それを踏まえてペンシルパズルの場合を考えると、もう1つ「ロール」が追加されます。
【ペンシルパズルの作り手1】:「ルールを考えて制作する」
⇒《ペンシルパズルのルールという生産物》⇒
【ペンシルパズルの作り手2】:「問題・解答を考えて制作する」
⇒《ペンシルパズルの問題という生産物》⇒
【パズルの解き手】:「パズルを解く」
ペンシルパズルも、パズル同様に「プレイヤー」は誰かとなると【解き手】だろうと考えるでしょう。そこを「スポーツ」を踏まえつつ疑ってみます。
問題作成者はプレイヤー?
先ほど考えたペンシルパズルのつながりの流れですが、2つに分けてみます。それにあたり、【ペンシルパズルの作り手2】は2つのロールに見かけ上変わります。
(1)ペンシルパズルのルール
【ペンシルパズルのルールの作り手】:「ルールを考えて制作する」
⇒《ペンシルパズルのルールという生産物》⇒
【ペンシルパズルのルールの解き手】:「ルールに沿った結果を導く」
(2)ペンシルパズルの問題
【ペンシルパズルの問題の作り手】:「問題・解答を考えて制作する」
⇒《ペンシルパズルの問題という生産物》⇒
【ペンシルパズルの解き手】:「パズルを解く」
そうすると、【ペンシルパズルの作り手2】は(1)では消費者の側面、(2)では生産者の側面をもつ「(スポーツの)プレイヤー」である、ともいえます。
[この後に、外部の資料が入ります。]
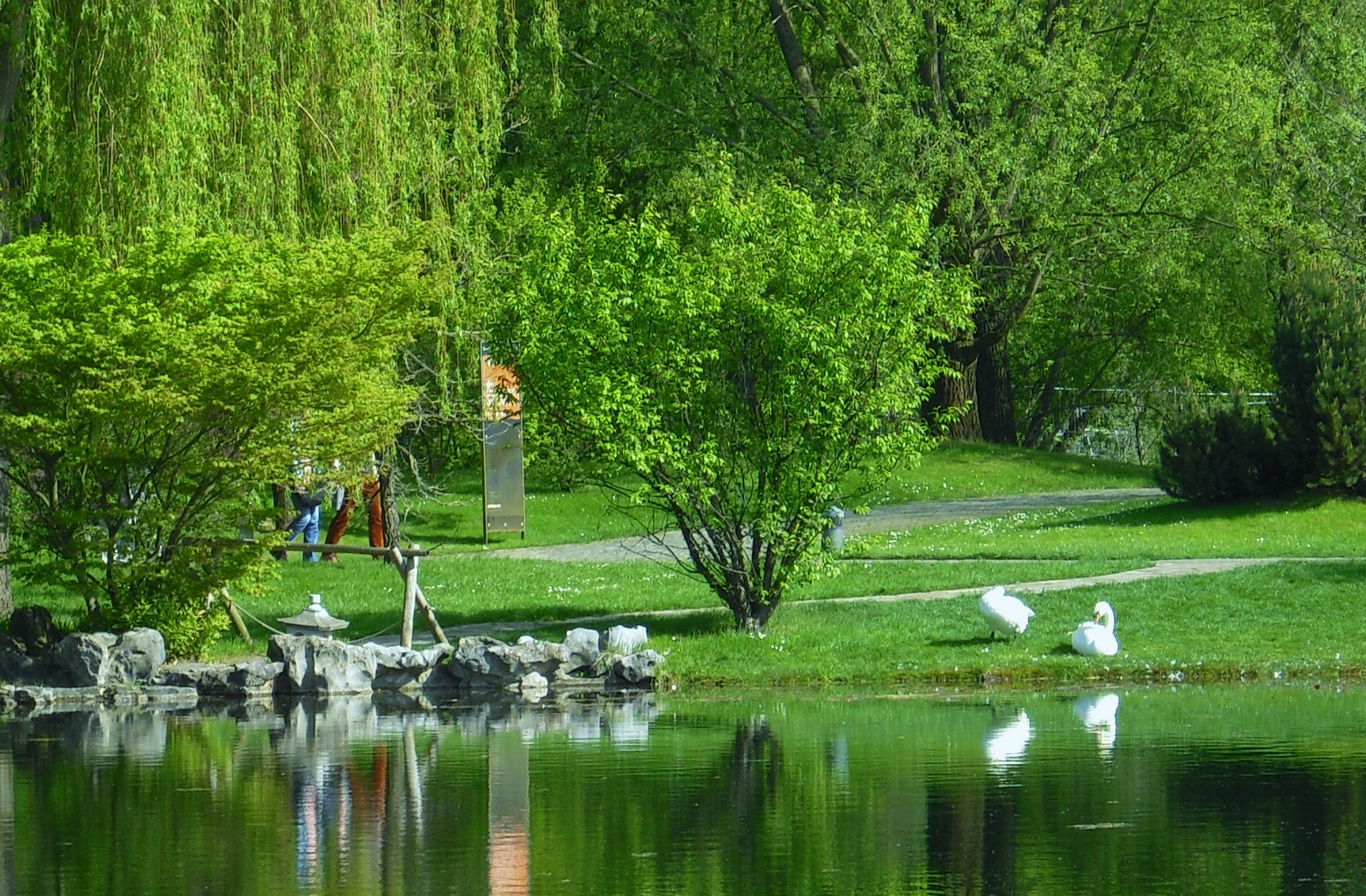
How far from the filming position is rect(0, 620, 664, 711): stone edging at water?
18109mm

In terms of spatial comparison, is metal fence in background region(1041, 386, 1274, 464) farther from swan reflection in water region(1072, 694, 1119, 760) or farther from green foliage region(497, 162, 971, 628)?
swan reflection in water region(1072, 694, 1119, 760)

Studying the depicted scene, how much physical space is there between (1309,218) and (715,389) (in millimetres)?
22560

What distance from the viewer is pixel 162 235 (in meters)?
18.1

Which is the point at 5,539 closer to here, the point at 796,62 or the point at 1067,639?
the point at 1067,639

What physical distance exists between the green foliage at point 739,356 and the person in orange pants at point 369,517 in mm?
7399

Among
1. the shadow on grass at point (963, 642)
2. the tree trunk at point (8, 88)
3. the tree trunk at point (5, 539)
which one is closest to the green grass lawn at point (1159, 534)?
the shadow on grass at point (963, 642)

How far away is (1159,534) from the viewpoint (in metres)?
27.8

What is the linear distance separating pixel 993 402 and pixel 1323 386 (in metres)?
14.2

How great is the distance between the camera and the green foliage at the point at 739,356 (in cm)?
1864

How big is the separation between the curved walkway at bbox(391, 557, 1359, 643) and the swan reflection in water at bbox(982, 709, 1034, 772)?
20.3 feet

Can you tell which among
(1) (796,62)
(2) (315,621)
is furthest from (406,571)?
(1) (796,62)

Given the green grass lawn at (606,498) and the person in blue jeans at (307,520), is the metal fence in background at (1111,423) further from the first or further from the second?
the person in blue jeans at (307,520)

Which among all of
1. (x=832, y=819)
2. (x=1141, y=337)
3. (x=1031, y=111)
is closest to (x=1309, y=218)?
(x=1031, y=111)

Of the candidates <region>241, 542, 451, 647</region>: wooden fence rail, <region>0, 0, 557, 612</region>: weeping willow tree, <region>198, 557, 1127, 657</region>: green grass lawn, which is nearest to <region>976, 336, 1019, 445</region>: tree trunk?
<region>198, 557, 1127, 657</region>: green grass lawn
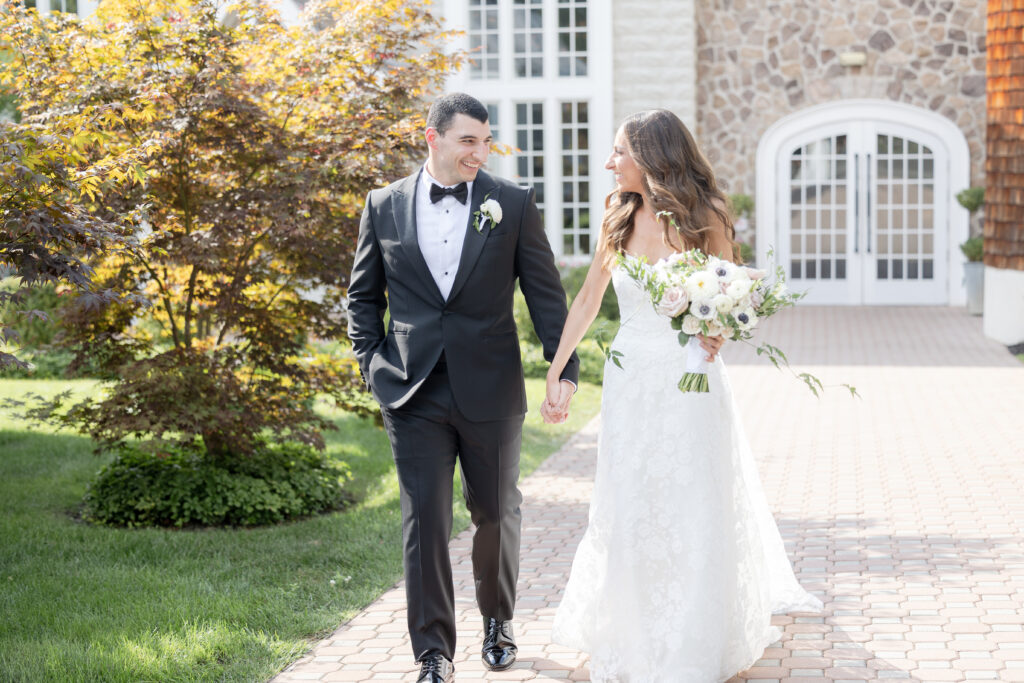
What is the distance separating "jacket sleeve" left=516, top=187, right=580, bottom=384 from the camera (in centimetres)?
436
以上を踏まえると、【ペンシルパズルの解き手】は何者なのでしょうか。
プレイヤーの結果はいうなれば(暗黙の勝利条件である、ただ一通りになるよう)ルールに沿った試合であると考えます。
【ペンシルパズルの解き手】とは、試合結果を筆記用具を用いて再生する観客(Playing Audience)であると(批判覚悟で)考えます。
ぶっちゃけると、「ペンシルパズル」とは、
(1)はゲームのルールに沿ってプレイヤーが行った試合結果
(2)は試合結果の観戦
の2つの事象の融合、ということです。
……いやいやいや、それは強引なこじつけじゃないの?と思われるでしょう。なので、もう少しツッコんで根拠を探っていきます。
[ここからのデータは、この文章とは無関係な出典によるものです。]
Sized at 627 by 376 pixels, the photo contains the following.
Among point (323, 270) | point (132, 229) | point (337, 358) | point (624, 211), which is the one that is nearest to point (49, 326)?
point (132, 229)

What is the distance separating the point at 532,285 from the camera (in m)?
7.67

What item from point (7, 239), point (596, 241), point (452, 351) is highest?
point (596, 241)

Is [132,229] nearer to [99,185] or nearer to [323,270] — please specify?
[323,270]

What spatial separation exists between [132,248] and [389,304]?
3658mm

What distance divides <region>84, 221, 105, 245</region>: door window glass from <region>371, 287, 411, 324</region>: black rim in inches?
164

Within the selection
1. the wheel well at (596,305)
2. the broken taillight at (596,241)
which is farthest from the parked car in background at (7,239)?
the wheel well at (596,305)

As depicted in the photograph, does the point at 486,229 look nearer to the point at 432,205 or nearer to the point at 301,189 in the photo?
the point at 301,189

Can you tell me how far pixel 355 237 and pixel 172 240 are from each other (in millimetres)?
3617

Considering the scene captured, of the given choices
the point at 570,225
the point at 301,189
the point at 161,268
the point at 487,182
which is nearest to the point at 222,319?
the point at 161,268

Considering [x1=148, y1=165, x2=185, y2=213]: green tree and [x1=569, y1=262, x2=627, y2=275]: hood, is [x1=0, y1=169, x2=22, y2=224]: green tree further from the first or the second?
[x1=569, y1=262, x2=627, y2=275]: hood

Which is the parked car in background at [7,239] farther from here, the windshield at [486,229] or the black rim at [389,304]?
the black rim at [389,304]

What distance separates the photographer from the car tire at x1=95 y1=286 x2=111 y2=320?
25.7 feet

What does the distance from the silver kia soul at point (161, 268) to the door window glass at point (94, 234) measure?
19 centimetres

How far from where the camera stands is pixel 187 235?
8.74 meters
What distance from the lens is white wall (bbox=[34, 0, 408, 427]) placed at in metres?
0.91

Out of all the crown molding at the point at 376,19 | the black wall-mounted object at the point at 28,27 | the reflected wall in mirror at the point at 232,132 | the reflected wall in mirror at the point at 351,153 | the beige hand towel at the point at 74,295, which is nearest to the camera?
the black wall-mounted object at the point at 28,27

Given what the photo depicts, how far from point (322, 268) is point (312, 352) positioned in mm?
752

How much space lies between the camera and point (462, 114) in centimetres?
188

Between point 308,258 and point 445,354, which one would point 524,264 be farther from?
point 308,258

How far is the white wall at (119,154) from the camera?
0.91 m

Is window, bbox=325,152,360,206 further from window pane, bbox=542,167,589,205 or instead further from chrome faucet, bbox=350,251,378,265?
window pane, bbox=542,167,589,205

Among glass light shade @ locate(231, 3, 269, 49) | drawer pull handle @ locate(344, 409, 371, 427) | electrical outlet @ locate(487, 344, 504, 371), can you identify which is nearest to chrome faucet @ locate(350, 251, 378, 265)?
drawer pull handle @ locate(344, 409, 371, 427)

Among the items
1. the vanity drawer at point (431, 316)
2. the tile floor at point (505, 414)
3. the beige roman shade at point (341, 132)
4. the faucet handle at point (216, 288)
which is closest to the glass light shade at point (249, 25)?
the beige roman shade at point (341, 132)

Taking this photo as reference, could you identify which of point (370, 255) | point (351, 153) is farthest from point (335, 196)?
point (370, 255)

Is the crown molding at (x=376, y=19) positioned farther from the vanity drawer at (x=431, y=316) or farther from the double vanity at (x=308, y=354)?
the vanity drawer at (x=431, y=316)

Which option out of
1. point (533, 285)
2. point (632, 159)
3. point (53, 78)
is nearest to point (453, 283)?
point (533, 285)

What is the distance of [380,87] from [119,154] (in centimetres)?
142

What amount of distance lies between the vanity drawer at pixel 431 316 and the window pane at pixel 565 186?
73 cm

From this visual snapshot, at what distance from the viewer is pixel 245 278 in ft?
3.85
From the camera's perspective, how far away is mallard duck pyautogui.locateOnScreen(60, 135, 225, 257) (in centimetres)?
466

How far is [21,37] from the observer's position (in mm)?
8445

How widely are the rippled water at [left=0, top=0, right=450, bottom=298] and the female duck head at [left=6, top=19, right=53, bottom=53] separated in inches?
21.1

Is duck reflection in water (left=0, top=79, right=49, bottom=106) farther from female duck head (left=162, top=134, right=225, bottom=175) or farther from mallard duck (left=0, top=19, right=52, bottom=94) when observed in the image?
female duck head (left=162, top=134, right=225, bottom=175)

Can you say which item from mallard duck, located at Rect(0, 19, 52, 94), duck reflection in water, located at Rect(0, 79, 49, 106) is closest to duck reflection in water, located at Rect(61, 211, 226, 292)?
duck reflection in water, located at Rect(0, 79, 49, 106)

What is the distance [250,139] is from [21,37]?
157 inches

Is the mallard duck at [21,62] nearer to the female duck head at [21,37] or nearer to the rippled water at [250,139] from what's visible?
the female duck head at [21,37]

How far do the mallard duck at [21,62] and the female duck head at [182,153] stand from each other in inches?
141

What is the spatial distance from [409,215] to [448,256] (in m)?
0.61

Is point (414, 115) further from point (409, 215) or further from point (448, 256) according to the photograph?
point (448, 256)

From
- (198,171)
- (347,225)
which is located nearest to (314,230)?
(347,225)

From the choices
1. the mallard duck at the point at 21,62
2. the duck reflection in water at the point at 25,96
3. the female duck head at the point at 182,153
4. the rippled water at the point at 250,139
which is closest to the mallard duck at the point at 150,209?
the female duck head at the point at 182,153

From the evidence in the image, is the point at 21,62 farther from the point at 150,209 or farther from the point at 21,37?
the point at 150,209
それにあたって、ペンシルパズルによく似たパズルゲームの事例をあげます。詰将棋です。
詰将棋の問題作成者は何をしているかというと、
ゲームのルールに沿って、
勝利へ導くまでの棋譜を作成している
と見ることができます。
ペンシルパズルの問題≒詰将棋の問題≒将棋の棋譜
≒ルールに沿った試合結果
と考えてみると、連想できるかと思います。
まあいろいろとご意見はあると思います。ひとまず自分の考えは「ペンシルパズルの問題作成者は、決められたルールに沿って行動するプレイヤーである」として一旦区切ります。
詰将棋の著作権がなんかややこしい
前回のノートで『TwixT』の権利について書きましたが、それをきっかけにボードゲームに知的財産権はどうなっているか気になってきました。で、パズルゲームや詰将棋のほうも調べてみると、いろいろ驚くことがありました。まず、
(将棋などの)棋譜は著作物にあたらない。
この件についてはいろいろ文献や記事があります。noteの中にも、橋本長道さんの書いたノートがありました。
仮に、棋譜に著作権があった場合に最も困るのは、ビッグデータとして存分に利用する「将棋AIプログラム」でしょうか。
ちなみに、感想戦などの文章や映像メディアなどの中継には、著作権があります。
では、詰将棋の問題はどうか。1人の創作物だから著作権はある、と願いたいところですが、棋譜もある意味2人の協同(協闘?)生産物と考えると、それに倣って著作権はないと思われます。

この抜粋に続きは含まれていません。